L’assurance vie n’a jamais autant séduit les épargnants français. À fin juillet 2026, l’encours total des contrats dépasse les 2 174 milliards d’euros, un record absolu, et la collecte nette du premier semestre 2026 atteint son plus haut niveau depuis vingt ans. Derrière ces chiffres, une réalité concrète : de plus en plus de ménages font de ce placement un outil central pour financer leurs projets, protéger leurs proches ou préparer leur retraite.
Un placement redevenu compétitif face au Livret A
Le retournement de situation est net. Après des années de taux planchers, les fonds en euros affichent un rendement moyen de 2,65 % en 2025, selon l’ACPR, au moment même où le Livret A retombait à 1,5 % en février 2026. L’écart, longtemps favorable à l’épargne réglementée, s’est inversé. Pour les épargnants qui souhaitent sécuriser une partie de leur capital tout en générant un rendement décent, le fonds euros retrouve un attrait réel.

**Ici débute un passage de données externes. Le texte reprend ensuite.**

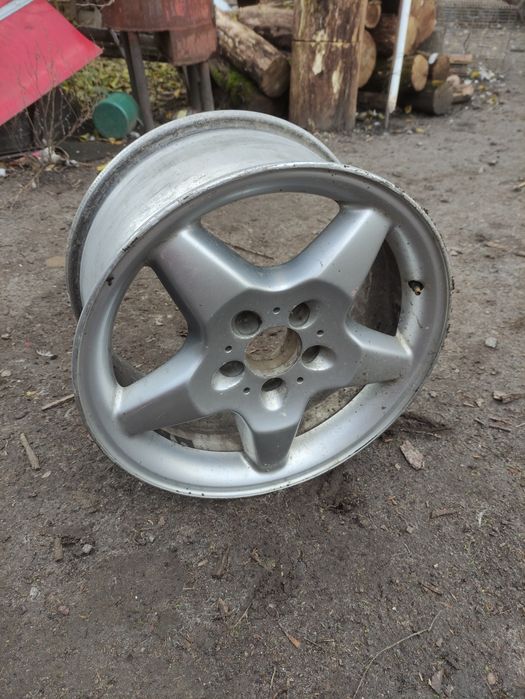 Диск r 17 Mercedes ML 163 5x112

À côté, les unités de compte ont affiché environ 4,7 % de rendement moyen en 2025, avec une performance annuelle moyenne de 4,91 % sur cinq ans. Ces supports, investis en actions, obligations ou immobilier, comportent un risque de perte en capital : leur valeur évolue à la hausse comme à la baisse, sans garantie. Mais pour qui accepte un peu de volatilité sur le long terme, ils offrent un potentiel de valorisation nettement supérieur. C’est d’ailleurs pourquoi leur part dans les cotisations atteint désormais 40 % en 2026, contre 38 % deux ans plus tôt.
Pour ceux qui veulent construire une épargne progressive adaptée à leurs objectifs, une assurance vie peut être ouverte dès 50 euros par mois, avec un accès aux deux types de supports et plusieurs modes de gestion selon son profil.

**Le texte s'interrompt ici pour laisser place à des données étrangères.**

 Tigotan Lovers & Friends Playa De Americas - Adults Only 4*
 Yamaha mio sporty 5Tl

Une fiscalité stable, un outil de transmission toujours efficace
L’un des atouts les plus solides de l’assurance vie reste son traitement fiscal, inchangé malgré des débats récurrents sur une éventuelle réforme. Les versements effectués avant 70 ans bénéficient d’un abattement de 152 500 euros par bénéficiaire, hors droits de succession habituels. Après 8 ans de détention, les rachats partiels profitent d’un abattement annuel sur les gains de 4 600 euros pour une personne seule, 9 200 euros pour un couple. Les conjoints et partenaires de PACS sont totalement exonérés.
Ce cadre reste stable à ce jour, même si aucune règle fiscale n’est immuable. L’avantage tient aussi à la logique de « prise de date » : l’ancienneté fiscale court dès l’ouverture du contrat. Ouvrir un contrat aujourd’hui, même avec un versement symbolique, permet de faire démarrer ce compteur et de bénéficier du régime avantageux dès la huitième année, que les projets soient encore flous ou déjà précis. Les performances passées, elles, ne préjugent pas des performances futures.
20 millions de détenteurs et une dynamique qui ne faiblit pas
Fin 2025, environ 20 millions de Français détenaient un contrat d’assurance vie, pour 57 millions de contrats actifs et 43 millions de bénéficiaires désignés. La durée moyenne d’un contrat dépasse 12 ans, signe que ce placement est perçu comme une construction dans le temps, pas un pari à court terme. La répartition est large : un tiers des ouvriers, la moitié des cadres et plus d’un agriculteur sur deux en sont détenteurs.
Un élément conjoncturel vient renforcer la tendance : entre 2026 et 2030, près de 3,2 millions de plans d’épargne logement arriveront à échéance, représentant 93 milliards d’euros à réorienter. Une partie de ces capitaux trouve naturellement sa voie vers l’assurance vie, qui offre souplesse de gestion, disponibilité du capital et cadre fiscal attractif.
Au total, ce placement cumule des atouts que peu d’autres produits réunissent : accessibilité, liquidité, transmission facilitée et rendement compétitif. Ce n’est pas un hasard si la collecte nette a franchi les 50 milliards d’euros en 2025 pour la première fois depuis quinze ans.